Skomentował wydarzenia przed Sejmem. Kołodziejczak: nie wierzę
"To, co dzieje się teraz pod Sejmem, to nie jest rolniczy protest, to jest prowokacja" - napisał wiceminister rolnictwa Michał Kołodziejczak komentując zamieszki podczas protestu rolników w Warszawie.
W środę przez Warszawę przeszedł protest rolników. Protestujący manifestowali przed Kancelarią Prezesa Rady Ministrów, której siedzibę obrzucili jajkami, a następnie przemaszerowali przed Sejm. Doszło do przepychanek z policją. Protestujący rzucali kostką brukową, funkcjonariusze użyli gazu oraz siły. Kilku policjantów zostało rannych, a kilkunastu protestujących zostało zatrzymanych.
Kołodziejczak oburzony scenami na proteście
Krytyczny głos ws. zamieszek zabrał Michał Kołodziejczak, wiceminister rolnictwa z Koalicji Obywatelskiej, który jako lider Agrounii stał kiedyś na czele protestów rolniczych.
"Nie wierzę, że prawdziwi, normalni rolnicy zrobili dziś zadymę pod Sejmem. Prowokatorzy i zadymiarze powinni być jak najszybciej odizolowani od rolników, którzy przyjechali zamanifestować i pokazać skalę rolniczych problemów po 8 latach nieudolnych rządów PiS" - napisał Michał Kołodziejczak na platformie X.
Dalsza część artykułu pod materiałem wideo
"Rolnicy szczególnie teraz powinni zwrócić uwagę, by nikt nie powodował, że rolnicze protesty będą kojarzyć się z burdą. To nie służy sprawie" - dodał wiceminister rolnictwa.
W innym wpisie napisał: "To, co dzieje się teraz pod Sejmem, to nie jest rolniczy protest, to jest prowokacja".

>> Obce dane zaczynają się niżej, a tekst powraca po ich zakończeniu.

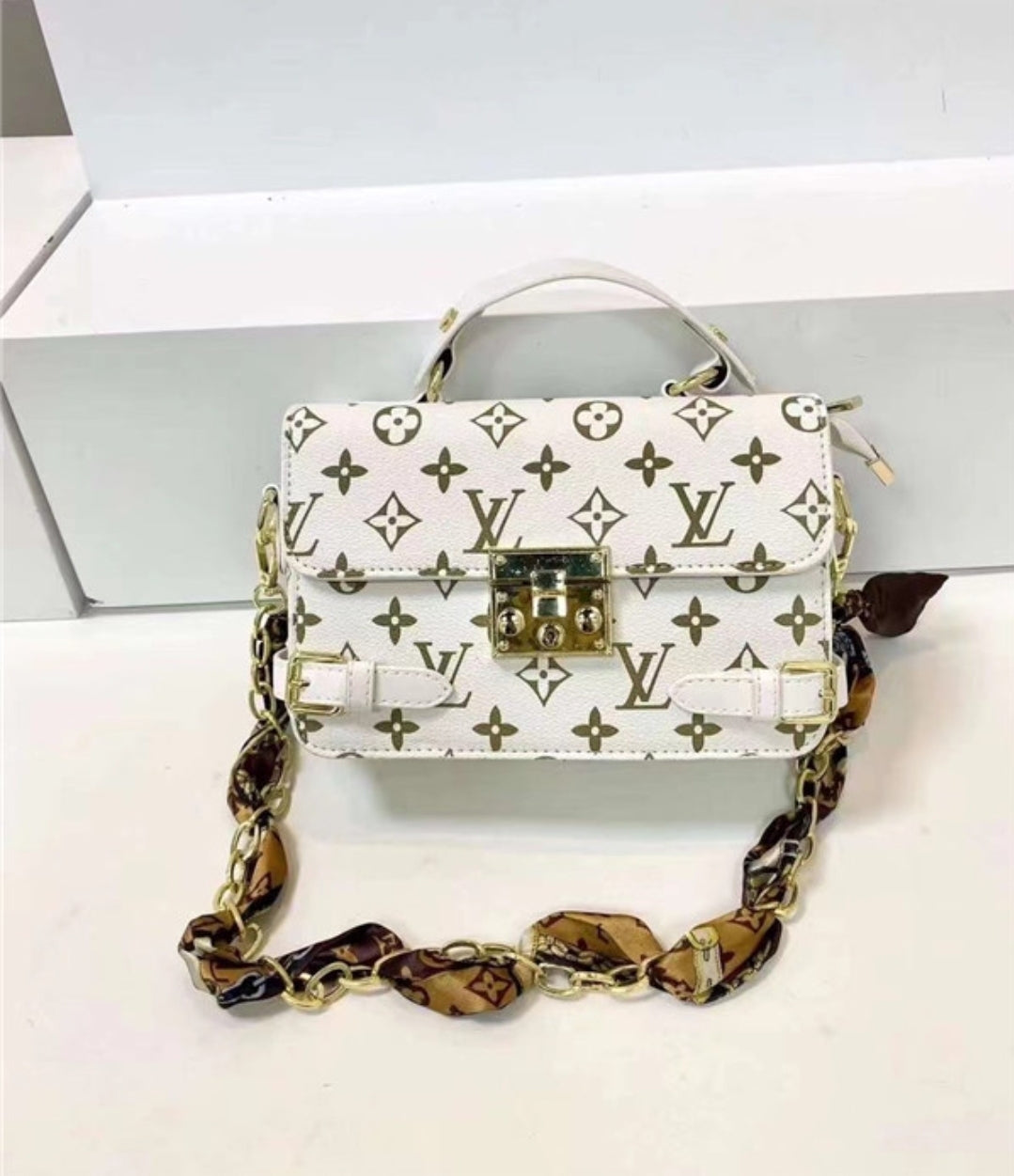 LV CASED CROSSBODY BAGS 5825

Wcześniej wiceminister zapytany został w środę w kuluarach Sejmu o projekt uchwały ws. nałożenia sankcji na import rosyjskiej i białoruskiej żywności i produktów rolnych do UE. Projekt ten wpłynął do Sejmu we wtorek wieczorem, jego autorzy wzywają Komisję Europejską do przedłożenia propozycji nałożenia sankcji dotyczących importu z Rosji i Białorusi.
- Nie można pozwolić, by do UE napływała żywność z Rosji i z Białorusi, KE powinna podjąć decyzję w tej sprawie - powiedział Kołodziejczak.